> [Task description]
Reproduce every one of the entries below verbatim, keeping each line as it appears.

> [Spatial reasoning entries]
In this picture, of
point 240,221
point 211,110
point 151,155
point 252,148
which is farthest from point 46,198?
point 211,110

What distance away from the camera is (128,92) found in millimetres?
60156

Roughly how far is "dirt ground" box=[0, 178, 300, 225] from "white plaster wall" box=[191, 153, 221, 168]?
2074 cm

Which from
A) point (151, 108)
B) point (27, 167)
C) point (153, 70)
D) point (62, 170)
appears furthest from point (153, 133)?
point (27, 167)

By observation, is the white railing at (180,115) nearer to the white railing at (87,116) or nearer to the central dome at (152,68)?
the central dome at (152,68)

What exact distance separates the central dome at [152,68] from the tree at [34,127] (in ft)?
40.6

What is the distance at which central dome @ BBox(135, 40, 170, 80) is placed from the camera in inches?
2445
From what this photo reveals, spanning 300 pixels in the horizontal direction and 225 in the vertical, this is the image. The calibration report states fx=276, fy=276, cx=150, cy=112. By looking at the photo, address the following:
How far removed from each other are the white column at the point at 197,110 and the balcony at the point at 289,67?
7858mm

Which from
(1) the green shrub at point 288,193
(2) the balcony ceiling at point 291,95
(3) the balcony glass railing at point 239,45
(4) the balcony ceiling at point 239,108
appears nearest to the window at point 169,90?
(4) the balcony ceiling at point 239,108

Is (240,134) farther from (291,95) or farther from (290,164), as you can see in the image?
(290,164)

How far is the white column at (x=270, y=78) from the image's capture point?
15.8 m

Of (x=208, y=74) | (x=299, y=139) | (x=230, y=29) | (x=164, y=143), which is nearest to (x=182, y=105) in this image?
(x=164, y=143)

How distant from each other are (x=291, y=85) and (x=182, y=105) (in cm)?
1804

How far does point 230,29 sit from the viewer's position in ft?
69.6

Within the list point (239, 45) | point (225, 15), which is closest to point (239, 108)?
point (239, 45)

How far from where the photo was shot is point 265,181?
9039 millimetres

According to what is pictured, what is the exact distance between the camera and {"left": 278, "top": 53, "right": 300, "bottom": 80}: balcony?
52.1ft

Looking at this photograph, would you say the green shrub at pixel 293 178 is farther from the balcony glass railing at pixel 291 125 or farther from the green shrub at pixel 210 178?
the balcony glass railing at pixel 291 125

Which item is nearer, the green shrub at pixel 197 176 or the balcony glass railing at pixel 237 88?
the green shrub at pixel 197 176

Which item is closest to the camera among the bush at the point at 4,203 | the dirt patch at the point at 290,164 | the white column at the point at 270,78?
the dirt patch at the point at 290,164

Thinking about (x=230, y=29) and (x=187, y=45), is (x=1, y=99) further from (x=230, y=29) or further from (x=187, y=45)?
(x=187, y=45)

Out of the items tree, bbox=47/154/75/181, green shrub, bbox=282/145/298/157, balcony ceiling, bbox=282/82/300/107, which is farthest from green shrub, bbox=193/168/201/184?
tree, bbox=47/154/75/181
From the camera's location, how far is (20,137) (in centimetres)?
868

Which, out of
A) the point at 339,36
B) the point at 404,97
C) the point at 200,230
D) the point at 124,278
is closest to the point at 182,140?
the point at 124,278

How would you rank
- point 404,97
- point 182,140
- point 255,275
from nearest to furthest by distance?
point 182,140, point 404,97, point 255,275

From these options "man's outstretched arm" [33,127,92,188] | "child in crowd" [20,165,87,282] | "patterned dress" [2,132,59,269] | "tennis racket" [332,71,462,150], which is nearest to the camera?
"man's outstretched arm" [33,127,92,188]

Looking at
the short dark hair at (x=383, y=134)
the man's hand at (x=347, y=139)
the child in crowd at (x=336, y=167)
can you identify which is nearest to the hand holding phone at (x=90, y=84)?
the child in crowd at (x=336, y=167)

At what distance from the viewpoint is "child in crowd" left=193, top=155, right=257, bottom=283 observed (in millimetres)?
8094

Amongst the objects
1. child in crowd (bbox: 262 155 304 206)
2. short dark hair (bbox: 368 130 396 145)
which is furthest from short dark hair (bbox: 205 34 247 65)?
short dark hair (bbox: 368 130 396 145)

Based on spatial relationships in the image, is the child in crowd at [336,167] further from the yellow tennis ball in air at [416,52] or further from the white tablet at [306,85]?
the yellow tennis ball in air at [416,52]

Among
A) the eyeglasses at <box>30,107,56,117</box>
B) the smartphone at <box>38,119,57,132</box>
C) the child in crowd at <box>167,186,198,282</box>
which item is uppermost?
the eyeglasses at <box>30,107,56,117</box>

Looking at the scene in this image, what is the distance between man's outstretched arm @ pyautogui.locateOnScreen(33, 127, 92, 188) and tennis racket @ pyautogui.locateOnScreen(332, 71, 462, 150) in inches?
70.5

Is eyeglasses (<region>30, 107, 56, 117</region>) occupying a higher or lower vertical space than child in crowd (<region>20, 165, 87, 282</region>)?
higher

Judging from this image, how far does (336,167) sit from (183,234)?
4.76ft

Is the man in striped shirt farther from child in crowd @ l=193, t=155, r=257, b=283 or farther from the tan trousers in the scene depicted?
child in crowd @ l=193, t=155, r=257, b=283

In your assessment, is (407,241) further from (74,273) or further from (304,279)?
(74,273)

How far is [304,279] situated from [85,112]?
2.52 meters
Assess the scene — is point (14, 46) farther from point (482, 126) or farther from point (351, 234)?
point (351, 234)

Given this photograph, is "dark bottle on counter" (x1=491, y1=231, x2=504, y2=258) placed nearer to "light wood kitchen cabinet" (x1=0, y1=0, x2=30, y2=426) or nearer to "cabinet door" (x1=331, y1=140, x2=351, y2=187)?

> [Written response]
In this picture, of
point 240,221
point 211,110
point 151,155
point 252,148
which is farthest from point 46,198?
point 211,110

What distance away from the camera is (128,92) found in millimetres?
60156

Roughly how far is "dirt ground" box=[0, 178, 300, 225] from "white plaster wall" box=[191, 153, 221, 168]?
2074 cm

Which from
A) point (151, 108)
B) point (27, 167)
C) point (153, 70)
D) point (62, 170)
appears furthest from point (153, 133)?
point (27, 167)

By observation, is the white railing at (180,115) nearer to the white railing at (87,116) or nearer to the central dome at (152,68)?
the central dome at (152,68)

What exact distance separates the central dome at [152,68] from the tree at [34,127] (in ft)?
40.6

What is the distance at which central dome @ BBox(135, 40, 170, 80) is placed from the camera in inches?
2445
From what this photo reveals, spanning 300 pixels in the horizontal direction and 225 in the vertical, this is the image. The calibration report states fx=276, fy=276, cx=150, cy=112. By looking at the photo, address the following:
How far removed from each other are the white column at the point at 197,110 and the balcony at the point at 289,67?
7858mm

Which from
(1) the green shrub at point 288,193
(2) the balcony ceiling at point 291,95
(3) the balcony glass railing at point 239,45
(4) the balcony ceiling at point 239,108
appears nearest to the window at point 169,90?
(4) the balcony ceiling at point 239,108

Is (240,134) farther from (291,95) or farther from (290,164), as you can see in the image?
(290,164)

How far is the white column at (x=270, y=78) from the image's capture point?
15.8 m

Of (x=208, y=74) | (x=299, y=139) | (x=230, y=29) | (x=164, y=143), which is nearest to (x=182, y=105) in this image?
(x=164, y=143)

How distant from each other are (x=291, y=85) and (x=182, y=105) (in cm)?
1804

How far does point 230,29 sit from the viewer's position in ft?
69.6

Within the list point (239, 45) | point (225, 15), which is closest to point (239, 108)?
point (239, 45)

How far from where the photo was shot is point 265,181?
9039 millimetres

According to what is pictured, what is the exact distance between the camera and {"left": 278, "top": 53, "right": 300, "bottom": 80}: balcony?
52.1ft

Looking at this photograph, would you say the green shrub at pixel 293 178 is farther from the balcony glass railing at pixel 291 125 or farther from the green shrub at pixel 210 178?
the balcony glass railing at pixel 291 125

Which item is nearer, the green shrub at pixel 197 176 or the balcony glass railing at pixel 237 88?
the green shrub at pixel 197 176

Which item is closest to the camera among the bush at the point at 4,203 | the dirt patch at the point at 290,164 | the white column at the point at 270,78?
the dirt patch at the point at 290,164

Thinking about (x=230, y=29) and (x=187, y=45), is (x=1, y=99) further from (x=230, y=29) or further from (x=187, y=45)?
(x=187, y=45)

Out of the items tree, bbox=47/154/75/181, green shrub, bbox=282/145/298/157, balcony ceiling, bbox=282/82/300/107, which is farthest from green shrub, bbox=193/168/201/184?
tree, bbox=47/154/75/181
From the camera's location, how far is (20,137) (in centimetres)?
868

Which, out of
A) the point at 339,36
B) the point at 404,97
C) the point at 200,230
D) the point at 124,278
is closest to the point at 182,140?
the point at 124,278

How would you rank
- point 404,97
- point 182,140
- point 255,275
from nearest to furthest by distance?
point 182,140, point 404,97, point 255,275

From these options "man's outstretched arm" [33,127,92,188] | "child in crowd" [20,165,87,282] | "patterned dress" [2,132,59,269] | "tennis racket" [332,71,462,150], which is nearest to the camera?
"man's outstretched arm" [33,127,92,188]

Looking at
the short dark hair at (x=383, y=134)
the man's hand at (x=347, y=139)
the child in crowd at (x=336, y=167)
can you identify which is nearest to the hand holding phone at (x=90, y=84)?
the child in crowd at (x=336, y=167)

At what distance from the viewpoint is "child in crowd" left=193, top=155, right=257, bottom=283 observed (in millimetres)?
8094

Amongst the objects
1. child in crowd (bbox: 262 155 304 206)
2. short dark hair (bbox: 368 130 396 145)
which is furthest from short dark hair (bbox: 205 34 247 65)?
short dark hair (bbox: 368 130 396 145)

Based on spatial relationships in the image, is the child in crowd at [336,167] further from the yellow tennis ball in air at [416,52] or further from the white tablet at [306,85]?
the yellow tennis ball in air at [416,52]

Among
A) the eyeglasses at <box>30,107,56,117</box>
B) the smartphone at <box>38,119,57,132</box>
C) the child in crowd at <box>167,186,198,282</box>
which item is uppermost?
the eyeglasses at <box>30,107,56,117</box>

Looking at the scene in this image, what is the distance between man's outstretched arm @ pyautogui.locateOnScreen(33, 127, 92, 188) and tennis racket @ pyautogui.locateOnScreen(332, 71, 462, 150) in inches?
70.5

Is eyeglasses (<region>30, 107, 56, 117</region>) occupying a higher or lower vertical space than child in crowd (<region>20, 165, 87, 282</region>)?
higher

Judging from this image, how far does (336,167) sit from (183,234)?
4.76ft

Is the man in striped shirt farther from child in crowd @ l=193, t=155, r=257, b=283 or farther from the tan trousers in the scene depicted?
child in crowd @ l=193, t=155, r=257, b=283

In your assessment, is (407,241) further from (74,273) or further from (304,279)?
(74,273)

How far is [304,279] situated from [85,112]?
2.52 meters
Assess the scene — is point (14, 46) farther from point (482, 126) or farther from point (351, 234)?
point (351, 234)

Given this photograph, is "dark bottle on counter" (x1=491, y1=231, x2=504, y2=258) placed nearer to "light wood kitchen cabinet" (x1=0, y1=0, x2=30, y2=426) or nearer to "cabinet door" (x1=331, y1=140, x2=351, y2=187)?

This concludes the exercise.